For the remainder of this section, we will use the full `salaries` DataFrame.

**Question 3.7.** Among all the salaries for players on the Atlanta Hawks from 1985-2018, what is the median salary? Assign this value to `hawks_median`.

In [46]:
hawks = salaries[salaries.get('team') == 'Atlanta Hawks']
#print(hawks.shape[0])
hawks_median = (hawks.get('salary').iloc[int(hawks.shape[0]/2)-1] + hawks.get('salary').iloc[int(hawks.shape[0]/2)]) / 2
hawks_median

1999380.0

In [47]:
grader.check("q3_7")

**Question 3.8.** Assign `highest_salary_tm` to the team in `salaries` that has the highest mean player salary. 

*Hint*: Our solution for this question used only one line of code (thanks, `groupby`)!

In [48]:
highest_salary_tm = salaries.groupby('team').mean().sort_values('salary', ascending=False).get('salary').index[0]
highest_salary_tm

'Brooklyn Nets'

In [49]:
grader.check("q3_8")

**Question 3.9.** In the NBA, there are five positions: center, power forward, small forward, point guard, and shooting guard. However, more recently, positions have become less important and players can fall into multiple roles. For example, LeBron James usually plays as a small forward, but played as a point guard in the 2020-21 season, and has played as other positions before (look [here](https://www.statmuse.com/nba/ask/what-position-is-lebron-playing-this-season) for a history).
■ ■ ■ ■ ■ ■ ■
> **Given request 1**: In the rows from the first line up to and including the line with "Answer: pampas grass", substitute "bamboo cane" for "bamboo stalk" and leave everything else unchanged.

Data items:
■ ■ ■ ■ ■ ■ ■
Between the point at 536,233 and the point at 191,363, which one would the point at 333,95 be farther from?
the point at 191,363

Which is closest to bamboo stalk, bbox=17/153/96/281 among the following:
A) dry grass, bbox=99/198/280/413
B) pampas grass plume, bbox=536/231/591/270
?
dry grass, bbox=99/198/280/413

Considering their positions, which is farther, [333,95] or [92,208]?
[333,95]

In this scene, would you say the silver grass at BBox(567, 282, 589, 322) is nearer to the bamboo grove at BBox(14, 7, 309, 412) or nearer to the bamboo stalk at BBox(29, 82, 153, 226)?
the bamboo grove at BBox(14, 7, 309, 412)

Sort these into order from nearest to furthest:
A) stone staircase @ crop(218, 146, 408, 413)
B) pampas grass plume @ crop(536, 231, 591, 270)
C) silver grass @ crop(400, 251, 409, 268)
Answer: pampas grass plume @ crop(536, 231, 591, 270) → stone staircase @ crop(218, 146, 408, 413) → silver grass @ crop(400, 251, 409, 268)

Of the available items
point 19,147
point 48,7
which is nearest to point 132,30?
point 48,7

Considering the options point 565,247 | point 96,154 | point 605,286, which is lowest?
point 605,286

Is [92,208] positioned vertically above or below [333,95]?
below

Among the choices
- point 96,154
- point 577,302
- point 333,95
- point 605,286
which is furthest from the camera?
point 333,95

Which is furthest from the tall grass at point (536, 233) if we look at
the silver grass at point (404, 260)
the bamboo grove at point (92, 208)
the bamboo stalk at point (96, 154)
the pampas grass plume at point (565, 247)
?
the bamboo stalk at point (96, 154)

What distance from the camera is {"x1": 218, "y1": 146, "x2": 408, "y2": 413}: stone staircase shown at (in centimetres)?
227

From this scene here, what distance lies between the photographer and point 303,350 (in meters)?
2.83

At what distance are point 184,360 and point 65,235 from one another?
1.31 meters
■ ■ ■ ■ ■ ■ ■
> **Given request 2**: Write out the NBA salaries excerpt again in full, without any changes.

> **Worked solution 1**:
Between the point at 536,233 and the point at 191,363, which one would the point at 333,95 be farther from?
the point at 191,363

Which is closest to bamboo cane, bbox=17/153/96/281 among the following:
A) dry grass, bbox=99/198/280/413
B) pampas grass plume, bbox=536/231/591/270
?
dry grass, bbox=99/198/280/413

Considering their positions, which is farther, [333,95] or [92,208]?
[333,95]

In this scene, would you say the silver grass at BBox(567, 282, 589, 322) is nearer to the bamboo grove at BBox(14, 7, 309, 412) or nearer to the bamboo cane at BBox(29, 82, 153, 226)?
the bamboo grove at BBox(14, 7, 309, 412)

Sort these into order from nearest to furthest:
A) stone staircase @ crop(218, 146, 408, 413)
B) pampas grass plume @ crop(536, 231, 591, 270)
C) silver grass @ crop(400, 251, 409, 268)
Answer: pampas grass plume @ crop(536, 231, 591, 270) → stone staircase @ crop(218, 146, 408, 413) → silver grass @ crop(400, 251, 409, 268)

> **Worked solution 2**:
For the remainder of this section, we will use the full `salaries` DataFrame.

**Question 3.7.** Among all the salaries for players on the Atlanta Hawks from 1985-2018, what is the median salary? Assign this value to `hawks_median`.

In [46]:
hawks = salaries[salaries.get('team') == 'Atlanta Hawks']
#print(hawks.shape[0])
hawks_median = (hawks.get('salary').iloc[int(hawks.shape[0]/2)-1] + hawks.get('salary').iloc[int(hawks.shape[0]/2)]) / 2
hawks_median

1999380.0

In [47]:
grader.check("q3_7")

**Question 3.8.** Assign `highest_salary_tm` to the team in `salaries` that has the highest mean player salary. 

*Hint*: Our solution for this question used only one line of code (thanks, `groupby`)!

In [48]:
highest_salary_tm = salaries.groupby('team').mean().sort_values('salary', ascending=False).get('salary').index[0]
highest_salary_tm

'Brooklyn Nets'

In [49]:
grader.check("q3_8")

**Question 3.9.** In the NBA, there are five positions: center, power forward, small forward, point guard, and shooting guard. However, more recently, positions have become less important and players can fall into multiple roles. For example, LeBron James usually plays as a small forward, but played as a point guard in the 2020-21 season, and has played as other positions before (look [here](https://www.statmuse.com/nba/ask/what-position-is-lebron-playing-this-season) for a history).